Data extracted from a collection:
>>>

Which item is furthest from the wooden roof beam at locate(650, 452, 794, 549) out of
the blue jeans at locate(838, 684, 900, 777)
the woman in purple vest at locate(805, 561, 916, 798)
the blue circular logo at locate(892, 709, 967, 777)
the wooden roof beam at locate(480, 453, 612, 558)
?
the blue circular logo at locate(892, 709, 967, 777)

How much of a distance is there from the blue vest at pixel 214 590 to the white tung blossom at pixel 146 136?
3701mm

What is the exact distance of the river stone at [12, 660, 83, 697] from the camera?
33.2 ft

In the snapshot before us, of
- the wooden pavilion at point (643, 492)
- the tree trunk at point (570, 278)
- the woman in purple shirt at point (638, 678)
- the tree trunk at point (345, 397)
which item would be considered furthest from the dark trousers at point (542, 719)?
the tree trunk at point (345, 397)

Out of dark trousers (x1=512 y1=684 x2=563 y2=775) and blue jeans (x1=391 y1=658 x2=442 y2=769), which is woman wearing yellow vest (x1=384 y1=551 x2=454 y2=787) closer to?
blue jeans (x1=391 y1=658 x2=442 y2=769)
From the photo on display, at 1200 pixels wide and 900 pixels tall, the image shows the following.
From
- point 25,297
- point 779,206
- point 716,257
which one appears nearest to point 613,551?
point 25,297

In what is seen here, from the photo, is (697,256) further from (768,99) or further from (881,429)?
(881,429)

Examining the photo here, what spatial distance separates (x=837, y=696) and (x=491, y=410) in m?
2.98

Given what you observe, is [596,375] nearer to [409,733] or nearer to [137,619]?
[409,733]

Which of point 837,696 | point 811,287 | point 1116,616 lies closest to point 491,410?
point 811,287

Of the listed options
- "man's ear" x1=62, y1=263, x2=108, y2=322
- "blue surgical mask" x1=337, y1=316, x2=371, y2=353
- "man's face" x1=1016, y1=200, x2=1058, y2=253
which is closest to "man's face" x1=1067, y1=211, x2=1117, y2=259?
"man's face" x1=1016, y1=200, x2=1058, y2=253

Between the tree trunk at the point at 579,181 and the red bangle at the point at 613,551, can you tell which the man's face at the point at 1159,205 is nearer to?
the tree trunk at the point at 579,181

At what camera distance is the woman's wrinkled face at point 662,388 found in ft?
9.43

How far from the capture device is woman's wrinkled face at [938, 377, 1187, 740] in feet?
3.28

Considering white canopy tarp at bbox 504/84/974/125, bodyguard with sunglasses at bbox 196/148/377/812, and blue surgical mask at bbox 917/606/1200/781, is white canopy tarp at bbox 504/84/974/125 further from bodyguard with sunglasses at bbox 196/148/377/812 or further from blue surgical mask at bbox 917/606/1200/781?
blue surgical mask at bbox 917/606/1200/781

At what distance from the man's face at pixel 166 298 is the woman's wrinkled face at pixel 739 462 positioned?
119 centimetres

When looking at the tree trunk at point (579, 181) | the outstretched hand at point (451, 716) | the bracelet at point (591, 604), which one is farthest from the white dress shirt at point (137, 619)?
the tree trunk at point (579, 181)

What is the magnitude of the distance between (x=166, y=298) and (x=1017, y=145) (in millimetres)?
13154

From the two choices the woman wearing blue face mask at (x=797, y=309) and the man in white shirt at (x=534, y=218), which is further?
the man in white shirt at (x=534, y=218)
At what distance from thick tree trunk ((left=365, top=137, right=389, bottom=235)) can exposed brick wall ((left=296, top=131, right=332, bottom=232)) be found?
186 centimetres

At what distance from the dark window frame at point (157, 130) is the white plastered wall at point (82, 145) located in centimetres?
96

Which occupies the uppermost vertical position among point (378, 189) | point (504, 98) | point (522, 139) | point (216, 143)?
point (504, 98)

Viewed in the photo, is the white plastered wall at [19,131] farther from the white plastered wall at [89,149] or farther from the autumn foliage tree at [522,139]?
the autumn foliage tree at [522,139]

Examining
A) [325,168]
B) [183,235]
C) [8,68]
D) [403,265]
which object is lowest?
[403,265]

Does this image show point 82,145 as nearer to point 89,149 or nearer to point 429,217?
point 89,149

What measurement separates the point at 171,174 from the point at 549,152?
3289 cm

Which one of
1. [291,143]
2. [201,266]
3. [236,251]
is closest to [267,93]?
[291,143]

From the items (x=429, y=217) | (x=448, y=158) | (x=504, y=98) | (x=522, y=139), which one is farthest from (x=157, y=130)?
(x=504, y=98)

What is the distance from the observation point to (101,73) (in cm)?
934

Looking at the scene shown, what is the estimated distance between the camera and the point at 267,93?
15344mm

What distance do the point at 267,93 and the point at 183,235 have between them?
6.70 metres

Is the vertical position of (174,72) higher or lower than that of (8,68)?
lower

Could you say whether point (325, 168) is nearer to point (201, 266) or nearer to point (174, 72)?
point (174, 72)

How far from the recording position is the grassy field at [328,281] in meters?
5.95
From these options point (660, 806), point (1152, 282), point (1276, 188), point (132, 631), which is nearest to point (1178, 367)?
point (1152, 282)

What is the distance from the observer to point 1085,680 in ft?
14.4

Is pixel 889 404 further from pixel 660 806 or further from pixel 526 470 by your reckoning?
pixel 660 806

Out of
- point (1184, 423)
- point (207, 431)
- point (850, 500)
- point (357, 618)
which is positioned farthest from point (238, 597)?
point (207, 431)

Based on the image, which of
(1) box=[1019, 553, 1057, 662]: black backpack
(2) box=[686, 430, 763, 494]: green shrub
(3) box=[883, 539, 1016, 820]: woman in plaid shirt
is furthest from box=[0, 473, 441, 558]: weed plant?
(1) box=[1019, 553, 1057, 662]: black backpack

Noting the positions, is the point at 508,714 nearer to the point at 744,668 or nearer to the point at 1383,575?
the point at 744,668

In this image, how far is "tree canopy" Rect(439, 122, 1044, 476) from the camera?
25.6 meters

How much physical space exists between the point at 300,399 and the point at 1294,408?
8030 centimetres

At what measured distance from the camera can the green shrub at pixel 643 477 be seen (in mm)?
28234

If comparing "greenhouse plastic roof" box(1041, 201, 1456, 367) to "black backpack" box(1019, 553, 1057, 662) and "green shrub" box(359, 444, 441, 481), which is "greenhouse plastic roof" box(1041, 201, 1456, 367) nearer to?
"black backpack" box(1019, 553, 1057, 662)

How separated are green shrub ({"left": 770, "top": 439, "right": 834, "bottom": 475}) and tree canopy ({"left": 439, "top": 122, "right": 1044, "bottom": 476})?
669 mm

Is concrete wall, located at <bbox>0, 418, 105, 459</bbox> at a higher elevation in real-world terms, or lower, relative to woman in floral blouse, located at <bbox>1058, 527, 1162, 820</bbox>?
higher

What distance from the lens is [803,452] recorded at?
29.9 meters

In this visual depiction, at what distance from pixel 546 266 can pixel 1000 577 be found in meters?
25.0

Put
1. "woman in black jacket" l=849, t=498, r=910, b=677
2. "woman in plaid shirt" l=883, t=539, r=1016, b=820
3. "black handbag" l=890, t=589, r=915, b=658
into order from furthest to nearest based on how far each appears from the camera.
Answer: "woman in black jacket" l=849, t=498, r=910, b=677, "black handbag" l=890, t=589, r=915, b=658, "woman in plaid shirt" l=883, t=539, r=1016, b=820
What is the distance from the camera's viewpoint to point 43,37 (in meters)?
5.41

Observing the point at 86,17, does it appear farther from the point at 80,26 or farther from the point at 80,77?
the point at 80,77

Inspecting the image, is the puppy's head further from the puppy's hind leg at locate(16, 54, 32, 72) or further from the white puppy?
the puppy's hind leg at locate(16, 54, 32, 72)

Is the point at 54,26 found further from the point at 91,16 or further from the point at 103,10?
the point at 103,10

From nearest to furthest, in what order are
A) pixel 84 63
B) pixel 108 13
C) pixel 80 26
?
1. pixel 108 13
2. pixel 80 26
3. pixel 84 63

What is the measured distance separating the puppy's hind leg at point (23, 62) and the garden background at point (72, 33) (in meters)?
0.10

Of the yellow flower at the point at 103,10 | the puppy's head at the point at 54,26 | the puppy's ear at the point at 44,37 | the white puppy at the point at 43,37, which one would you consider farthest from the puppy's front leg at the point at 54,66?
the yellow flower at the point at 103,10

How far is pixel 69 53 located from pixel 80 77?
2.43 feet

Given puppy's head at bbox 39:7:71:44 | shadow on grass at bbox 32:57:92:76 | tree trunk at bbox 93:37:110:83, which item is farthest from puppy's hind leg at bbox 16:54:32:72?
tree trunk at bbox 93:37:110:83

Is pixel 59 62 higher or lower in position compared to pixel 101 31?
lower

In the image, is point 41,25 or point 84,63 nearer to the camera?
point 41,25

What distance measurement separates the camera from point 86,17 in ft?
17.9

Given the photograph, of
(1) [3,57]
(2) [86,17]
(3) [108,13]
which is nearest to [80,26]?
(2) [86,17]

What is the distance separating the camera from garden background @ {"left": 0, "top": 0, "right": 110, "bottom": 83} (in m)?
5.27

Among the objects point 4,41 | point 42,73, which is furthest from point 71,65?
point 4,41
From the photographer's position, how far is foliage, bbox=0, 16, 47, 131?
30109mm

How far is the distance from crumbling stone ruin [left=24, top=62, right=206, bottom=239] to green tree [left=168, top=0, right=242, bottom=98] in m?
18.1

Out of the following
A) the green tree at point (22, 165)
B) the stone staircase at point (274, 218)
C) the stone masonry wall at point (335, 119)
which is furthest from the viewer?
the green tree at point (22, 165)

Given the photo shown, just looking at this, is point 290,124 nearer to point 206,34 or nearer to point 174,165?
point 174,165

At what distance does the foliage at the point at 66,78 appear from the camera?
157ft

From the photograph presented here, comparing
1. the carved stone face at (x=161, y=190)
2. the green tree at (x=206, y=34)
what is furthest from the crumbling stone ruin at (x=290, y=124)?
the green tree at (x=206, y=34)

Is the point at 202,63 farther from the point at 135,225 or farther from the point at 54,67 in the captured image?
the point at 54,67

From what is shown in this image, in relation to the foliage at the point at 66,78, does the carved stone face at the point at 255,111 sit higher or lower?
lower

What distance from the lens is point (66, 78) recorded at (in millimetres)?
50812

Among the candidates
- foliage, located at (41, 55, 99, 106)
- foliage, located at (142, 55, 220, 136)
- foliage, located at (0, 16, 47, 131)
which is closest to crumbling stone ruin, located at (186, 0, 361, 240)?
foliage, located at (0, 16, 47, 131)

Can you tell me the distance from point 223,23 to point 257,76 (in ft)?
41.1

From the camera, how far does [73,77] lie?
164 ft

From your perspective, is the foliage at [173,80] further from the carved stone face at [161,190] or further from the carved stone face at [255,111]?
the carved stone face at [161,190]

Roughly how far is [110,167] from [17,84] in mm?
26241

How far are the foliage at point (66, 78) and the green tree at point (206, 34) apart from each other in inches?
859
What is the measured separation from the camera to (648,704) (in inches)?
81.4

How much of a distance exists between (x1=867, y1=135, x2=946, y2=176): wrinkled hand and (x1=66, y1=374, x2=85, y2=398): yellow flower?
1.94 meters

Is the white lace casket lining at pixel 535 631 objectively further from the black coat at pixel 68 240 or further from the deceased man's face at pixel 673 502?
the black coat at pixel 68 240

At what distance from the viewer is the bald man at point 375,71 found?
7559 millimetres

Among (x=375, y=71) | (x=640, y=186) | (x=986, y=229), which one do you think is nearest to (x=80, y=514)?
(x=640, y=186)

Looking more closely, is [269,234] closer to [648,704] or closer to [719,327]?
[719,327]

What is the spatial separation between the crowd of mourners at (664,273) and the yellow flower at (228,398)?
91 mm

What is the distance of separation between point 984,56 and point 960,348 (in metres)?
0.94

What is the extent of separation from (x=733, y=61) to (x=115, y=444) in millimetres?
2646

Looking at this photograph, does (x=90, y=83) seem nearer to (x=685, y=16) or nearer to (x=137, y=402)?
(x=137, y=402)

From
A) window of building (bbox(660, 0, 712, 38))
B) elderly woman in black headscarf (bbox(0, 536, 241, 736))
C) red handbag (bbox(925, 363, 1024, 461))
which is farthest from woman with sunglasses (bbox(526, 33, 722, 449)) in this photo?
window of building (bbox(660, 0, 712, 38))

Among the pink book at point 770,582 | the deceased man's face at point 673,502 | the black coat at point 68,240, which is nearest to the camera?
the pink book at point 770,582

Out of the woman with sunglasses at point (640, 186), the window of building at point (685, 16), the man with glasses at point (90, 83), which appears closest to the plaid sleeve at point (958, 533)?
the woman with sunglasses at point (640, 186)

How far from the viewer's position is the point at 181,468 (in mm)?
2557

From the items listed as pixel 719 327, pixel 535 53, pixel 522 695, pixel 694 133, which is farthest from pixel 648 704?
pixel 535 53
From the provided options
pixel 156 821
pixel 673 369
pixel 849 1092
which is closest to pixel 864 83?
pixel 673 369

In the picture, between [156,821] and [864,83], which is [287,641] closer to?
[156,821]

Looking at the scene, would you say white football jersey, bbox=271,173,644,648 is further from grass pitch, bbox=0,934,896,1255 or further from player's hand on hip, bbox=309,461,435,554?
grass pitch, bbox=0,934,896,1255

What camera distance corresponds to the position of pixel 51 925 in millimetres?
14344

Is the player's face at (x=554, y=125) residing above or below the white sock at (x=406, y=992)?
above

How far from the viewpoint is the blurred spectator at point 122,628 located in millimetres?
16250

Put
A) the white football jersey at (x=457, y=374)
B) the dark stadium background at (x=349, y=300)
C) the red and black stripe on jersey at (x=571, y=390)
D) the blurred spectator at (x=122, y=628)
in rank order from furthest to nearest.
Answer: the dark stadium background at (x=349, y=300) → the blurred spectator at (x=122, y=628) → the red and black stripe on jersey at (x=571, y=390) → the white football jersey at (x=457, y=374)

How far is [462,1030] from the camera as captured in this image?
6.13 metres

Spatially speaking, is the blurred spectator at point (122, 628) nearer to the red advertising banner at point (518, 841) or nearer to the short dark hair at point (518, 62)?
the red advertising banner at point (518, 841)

<<<

Copy these records word for word, beginning at the line that contains "From what is" and stopping after the line that contains "1.94 meters".

Exercise solution >>
From what is shown in this image, in relation to the foliage at the point at 66,78, does the carved stone face at the point at 255,111 sit higher or lower?
lower

What distance from the lens is point (66, 78) recorded at (in millimetres)?
50812

Among the candidates
- foliage, located at (41, 55, 99, 106)
- foliage, located at (142, 55, 220, 136)
- foliage, located at (0, 16, 47, 131)
which is closest to crumbling stone ruin, located at (186, 0, 361, 240)?
foliage, located at (0, 16, 47, 131)

Can you tell me the distance from point 223,23 to point 257,76 (in ft)?
41.1

From the camera, how far does [73,77] lie?
164 ft

From your perspective, is the foliage at [173,80] further from the carved stone face at [161,190] or further from the carved stone face at [255,111]?
the carved stone face at [161,190]

Roughly how far is [110,167] from [17,84] in mm?
26241

How far are the foliage at point (66, 78) and the green tree at point (206, 34) apart from each other in inches?
859
What is the measured separation from the camera to (648,704) (in inches)?
81.4

How much of a distance exists between (x1=867, y1=135, x2=946, y2=176): wrinkled hand and (x1=66, y1=374, x2=85, y2=398): yellow flower?
1.94 meters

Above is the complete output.